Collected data
──────────

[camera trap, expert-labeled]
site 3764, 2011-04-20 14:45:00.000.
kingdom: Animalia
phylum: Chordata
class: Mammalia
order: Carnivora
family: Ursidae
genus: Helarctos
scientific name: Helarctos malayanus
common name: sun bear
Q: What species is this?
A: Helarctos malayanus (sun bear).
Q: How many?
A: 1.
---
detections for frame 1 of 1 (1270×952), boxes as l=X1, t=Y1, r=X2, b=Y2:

──────────

■ What to produce ■
Write every record out again, letter for letter.

■ Response ■
[camera trap, expert-labeled]
site 3764, 2011-04-20 14:45:00.000.
kingdom: Animalia
phylum: Chordata
class: Mammalia
order: Carnivora
family: Ursidae
genus: Helarctos
scientific name: Helarctos malayanus
common name: sun bear
Q: What species is this?
A: Helarctos malayanus (sun bear).
Q: How many?
A: 1.
---
detections for frame 1 of 1 (1270×952), boxes as l=X1, t=Y1, r=X2, b=Y2:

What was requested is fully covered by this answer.